# [Work to complete]
Please print every record below exactly as written, leaving out the pictures.

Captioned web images
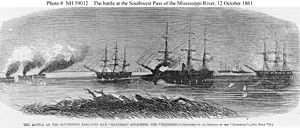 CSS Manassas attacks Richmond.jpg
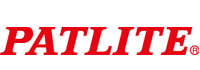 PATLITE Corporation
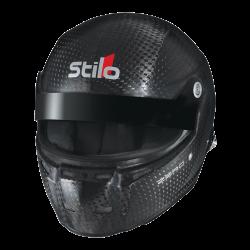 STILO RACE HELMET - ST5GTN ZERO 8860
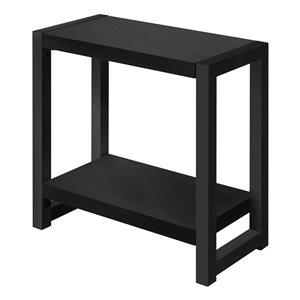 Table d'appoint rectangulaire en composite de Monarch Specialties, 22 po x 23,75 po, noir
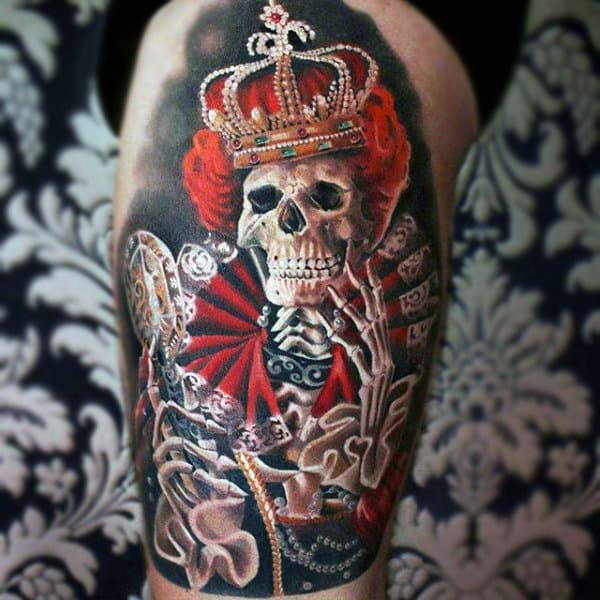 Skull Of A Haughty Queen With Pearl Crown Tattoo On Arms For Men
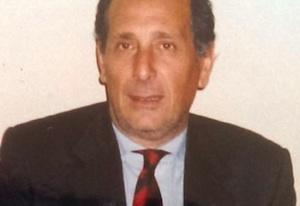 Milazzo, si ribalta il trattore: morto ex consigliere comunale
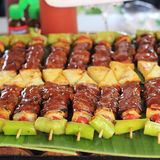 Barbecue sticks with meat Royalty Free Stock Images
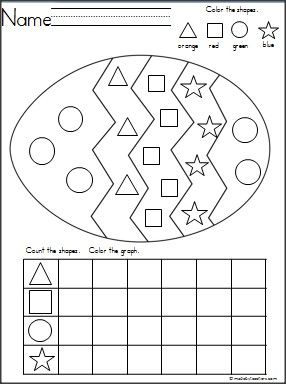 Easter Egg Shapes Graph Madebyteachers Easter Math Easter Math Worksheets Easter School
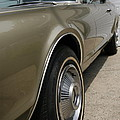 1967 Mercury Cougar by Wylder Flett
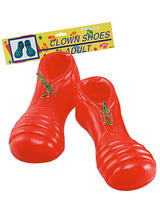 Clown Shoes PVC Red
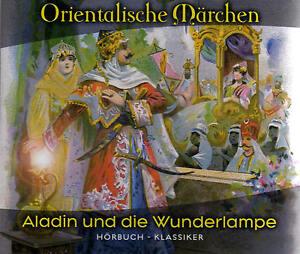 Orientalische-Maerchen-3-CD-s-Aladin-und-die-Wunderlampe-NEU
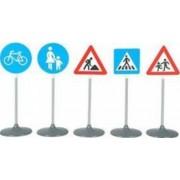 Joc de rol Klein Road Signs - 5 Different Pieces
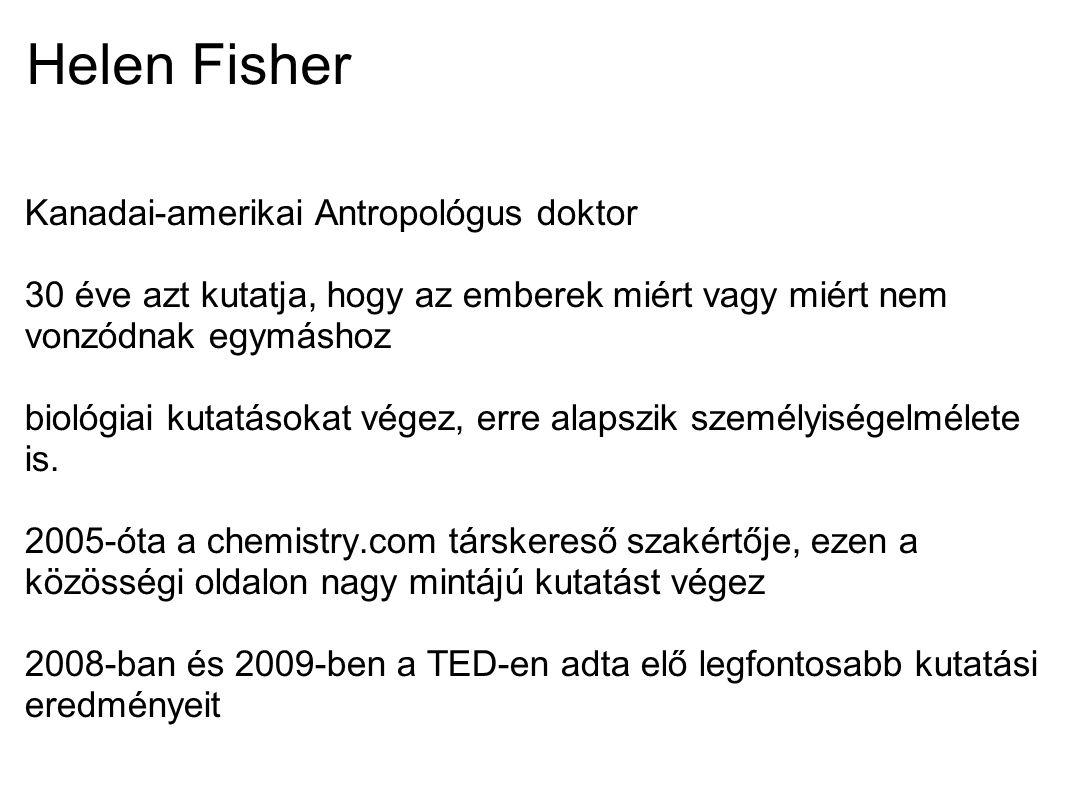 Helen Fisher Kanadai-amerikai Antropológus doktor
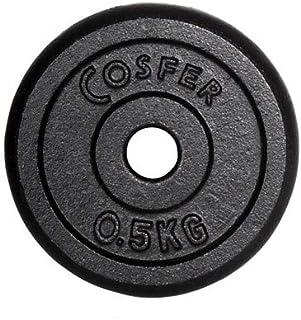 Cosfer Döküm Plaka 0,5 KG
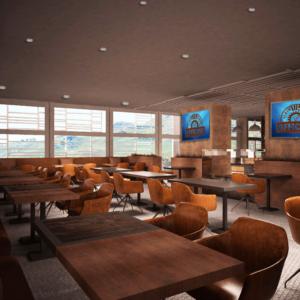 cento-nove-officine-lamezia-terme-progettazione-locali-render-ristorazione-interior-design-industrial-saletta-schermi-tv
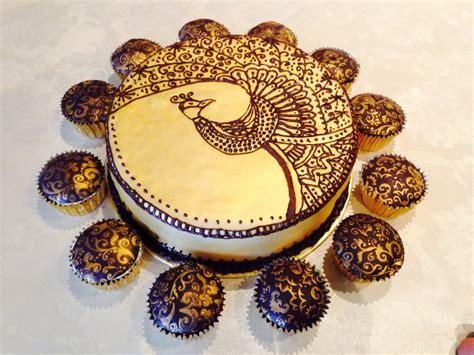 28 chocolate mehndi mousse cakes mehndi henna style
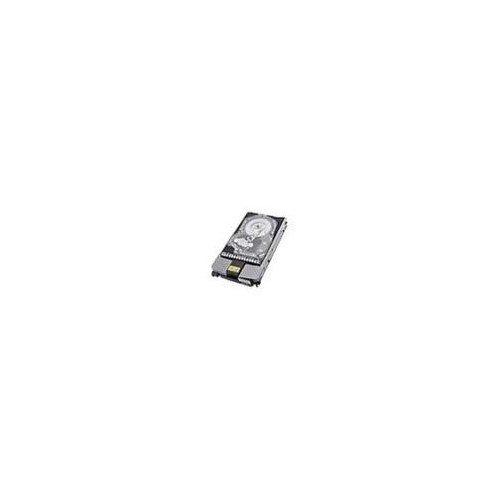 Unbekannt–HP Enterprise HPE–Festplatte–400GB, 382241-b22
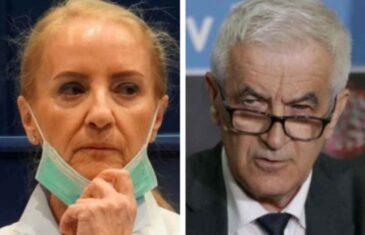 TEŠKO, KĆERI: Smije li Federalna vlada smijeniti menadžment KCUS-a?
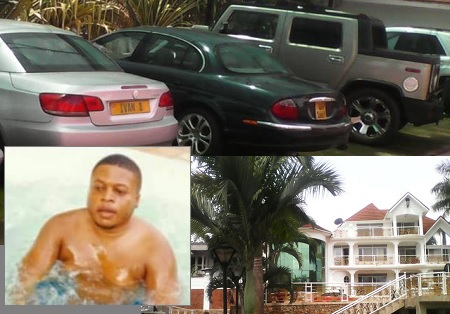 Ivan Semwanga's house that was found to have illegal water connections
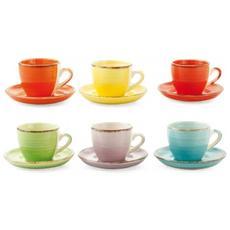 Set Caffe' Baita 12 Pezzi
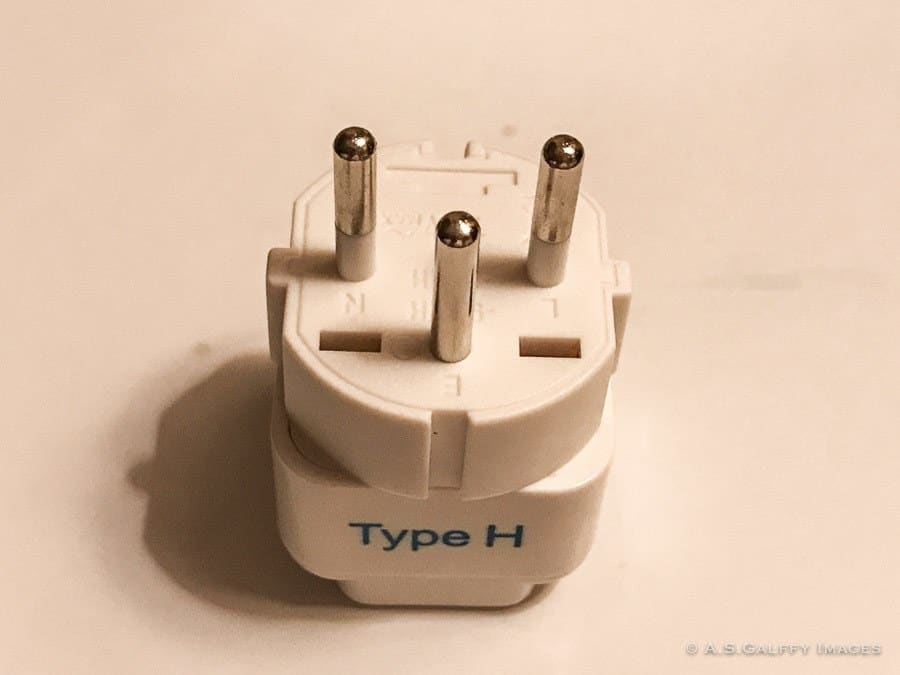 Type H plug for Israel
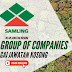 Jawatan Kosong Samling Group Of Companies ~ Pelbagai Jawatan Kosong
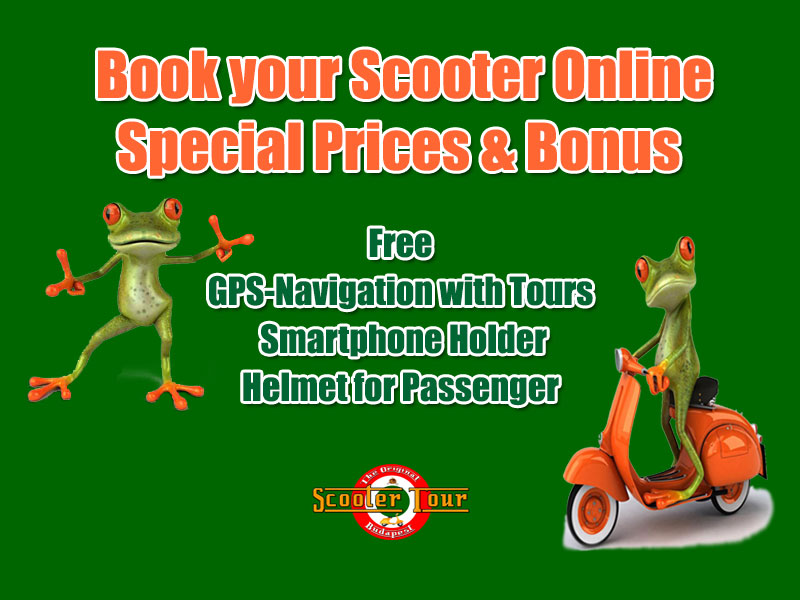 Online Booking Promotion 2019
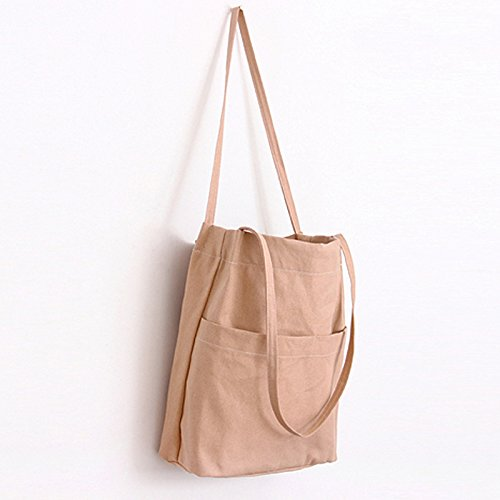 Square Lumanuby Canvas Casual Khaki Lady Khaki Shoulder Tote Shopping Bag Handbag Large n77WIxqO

# [Output]
 CSS Manassas attacks Richmond.jpg
 PATLITE Corporation
 STILO RACE HELMET - ST5GTN ZERO 8860
 Table d'appoint rectangulaire en composite de Monarch Specialties, 22 po x 23,75 po, noir
 Skull Of A Haughty Queen With Pearl Crown Tattoo On Arms For Men
 Milazzo, si ribalta il trattore: morto ex consigliere comunale
 Barbecue sticks with meat Royalty Free Stock Images
 Easter Egg Shapes Graph Madebyteachers Easter Math Easter Math Worksheets Easter School
 1967 Mercury Cougar by Wylder Flett
 Clown Shoes PVC Red
 Orientalische-Maerchen-3-CD-s-Aladin-und-die-Wunderlampe-NEU
 Joc de rol Klein Road Signs - 5 Different Pieces
 Helen Fisher Kanadai-amerikai Antropológus doktor
 Cosfer Döküm Plaka 0,5 KG
 cento-nove-officine-lamezia-terme-progettazione-locali-render-ristorazione-interior-design-industrial-saletta-schermi-tv
 28 chocolate mehndi mousse cakes mehndi henna style
 Unbekannt–HP Enterprise HPE–Festplatte–400GB, 382241-b22
 TEŠKO, KĆERI: Smije li Federalna vlada smijeniti menadžment KCUS-a?
 Ivan Semwanga's house that was found to have illegal water connections
 Set Caffe' Baita 12 Pezzi
 Type H plug for Israel
 Jawatan Kosong Samling Group Of Companies ~ Pelbagai Jawatan Kosong
 Online Booking Promotion 2019
 Square Lumanuby Canvas Casual Khaki Lady Khaki Shoulder Tote Shopping Bag Handbag Large n77WIxqO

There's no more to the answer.